Stored records
==================================================

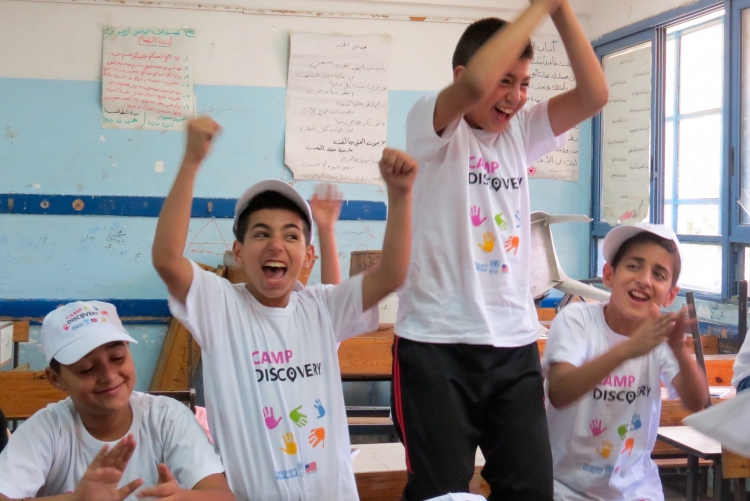 Students wearing Camp Discovery shirts jump and celebrate in a classroom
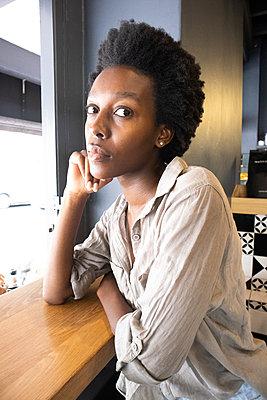 Junge afrikanische Frau in einem Bistro - p1640m2260113 von Holly & John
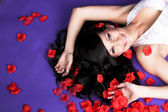 Beautiful long haired girl laying in petals of red roses on viol — Photo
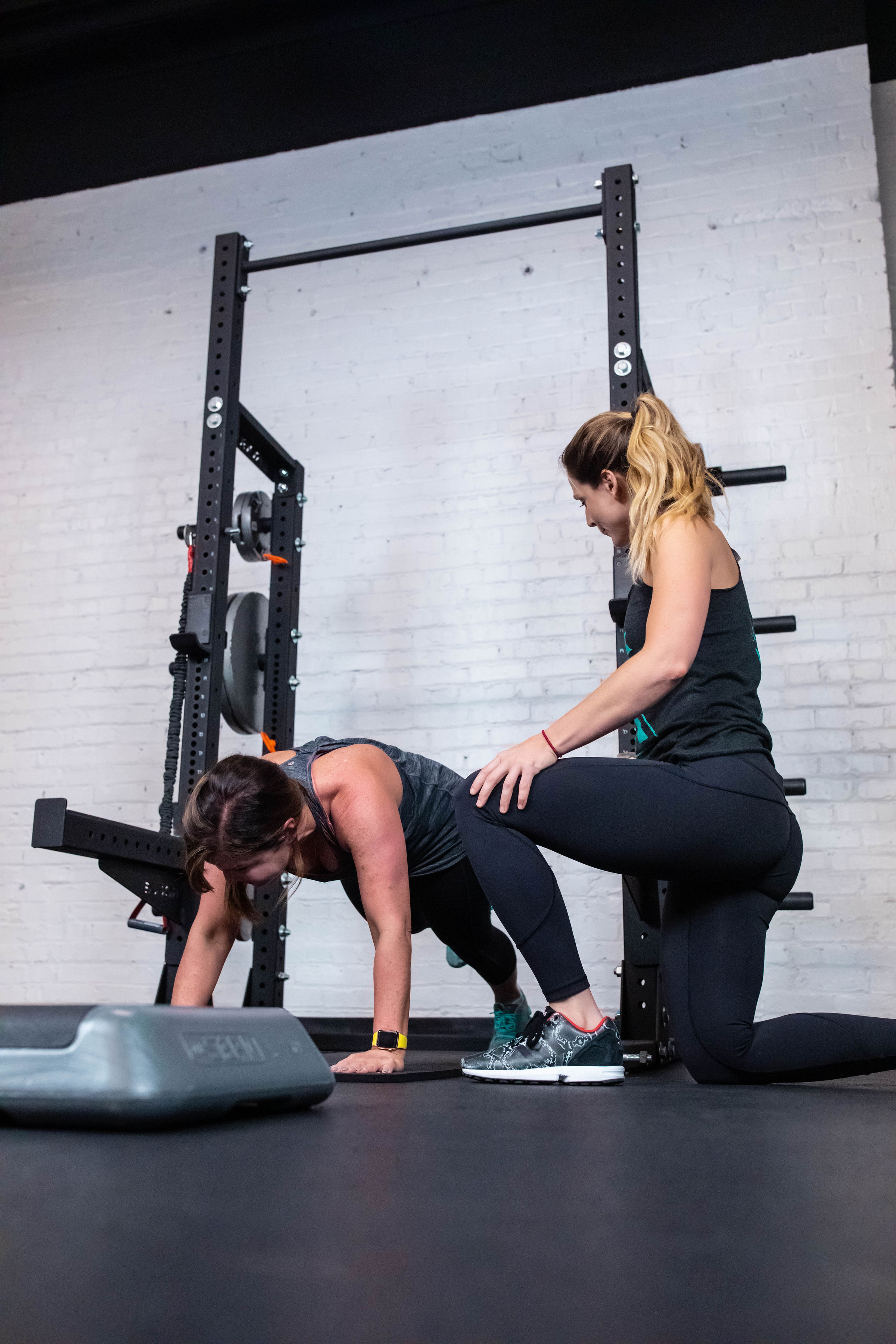 This is a picture of a client exercising with their personal trainer.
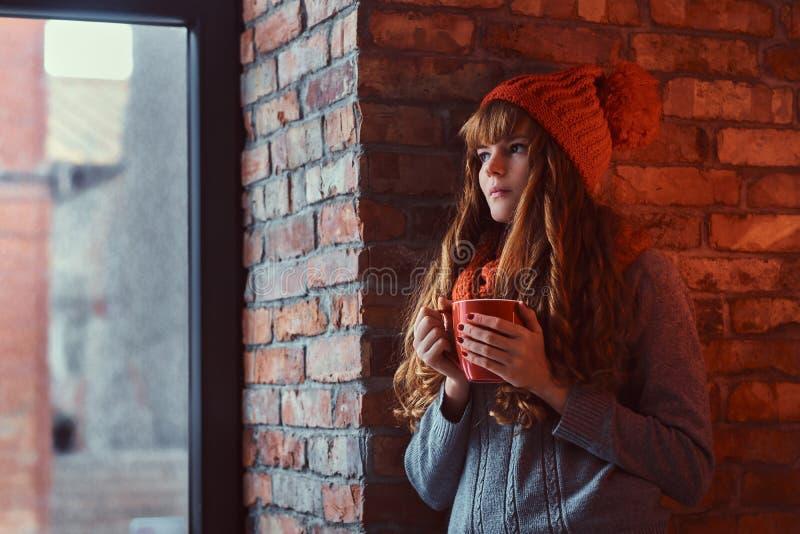 Roodharigemeisje die een warme sweater en een hoed dragen die een kop van koffie houden terwijl het leunen op een bakstenen muur  stock afbeeldingen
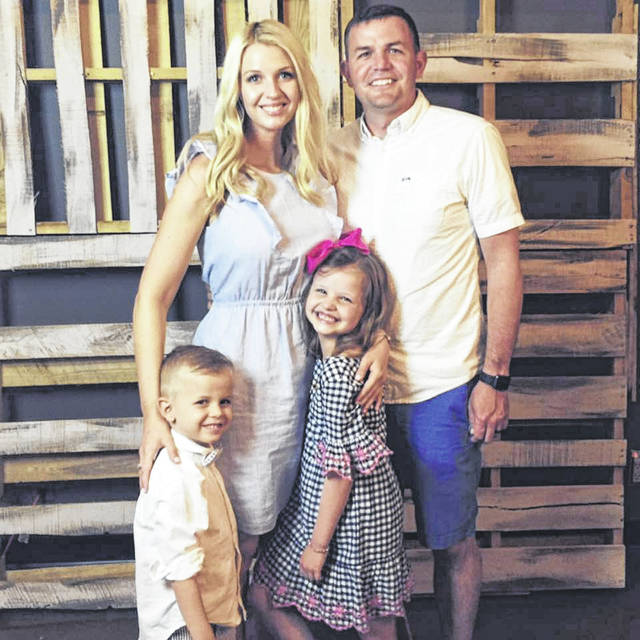 Incoming Conger Principal Kerri Templeton stands with her husband, Eric, and their children, Liam and Hadley.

==================================================

▶ _WHAT YOU SHOULD DO_
Copy the records exactly as they appear, leaving every picture out.

▶ _TASK ANSWER_
 Students wearing Camp Discovery shirts jump and celebrate in a classroom
 Junge afrikanische Frau in einem Bistro - p1640m2260113 von Holly & John
 Beautiful long haired girl laying in petals of red roses on viol — Photo
 This is a picture of a client exercising with their personal trainer.
 Roodharigemeisje die een warme sweater en een hoed dragen die een kop van koffie houden terwijl het leunen op een bakstenen muur  stock afbeeldingen
 Incoming Conger Principal Kerri Templeton stands with her husband, Eric, and their children, Liam and Hadley.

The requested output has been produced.